Document segment
+---+

The Roberto De Vicenzo Punta del Este Open Copa NEC was a men's professional golf tournament.

First held in 2005 as the Roberto De Vicenzo Classic, it is named after one of Argentina's most successful golfers, Roberto De Vicenzo. The tournament has been held at the San Eliseo Golf Club in Buenos Aires, Argentina until 2012, and moved to the Club de Golf del Uruguay in Montevideo, Uruguay. In 2015, it moved to Club del Lago Golf in Maldonado, Uruguay. All three cities are on the Río de la Plata.

From 2007 to 2011, the tournament was part of the TPG Tour, the official professional golf tour in Argentina. In 2006 and from 2008 to 2010, it was included on the Tour de las Américas schedule. In 2012, it was included on the PGA Tour Latinoamérica schedule. For the 2018 season, it was downgraded to the PGA Tour Latinoamérica Dev Series.

+---+

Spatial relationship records
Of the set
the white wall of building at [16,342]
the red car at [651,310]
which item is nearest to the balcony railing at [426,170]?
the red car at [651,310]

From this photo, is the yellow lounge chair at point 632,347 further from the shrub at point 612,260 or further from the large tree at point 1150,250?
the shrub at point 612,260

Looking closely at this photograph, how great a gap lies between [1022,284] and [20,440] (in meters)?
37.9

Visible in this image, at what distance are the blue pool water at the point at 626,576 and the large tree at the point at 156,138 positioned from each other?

+---+

Written problem 1
According to the golf tournament text, in which year did the tournament move to Club del Lago Golf in Maldonado, Uruguay?
Written problem 2
Return everything in the golf tournament text from "From 2007 to" down to "Latinoamérica Dev Series.", copied word for word.

Full response 1
2015

Full response 2
From 2007 to 2011, the tournament was part of the TPG Tour, the official professional golf tour in Argentina. In 2006 and from 2008 to 2010, it was included on the Tour de las Américas schedule. In 2012, it was included on the PGA Tour Latinoamérica schedule. For the 2018 season, it was downgraded to the PGA Tour Latinoamérica Dev Series.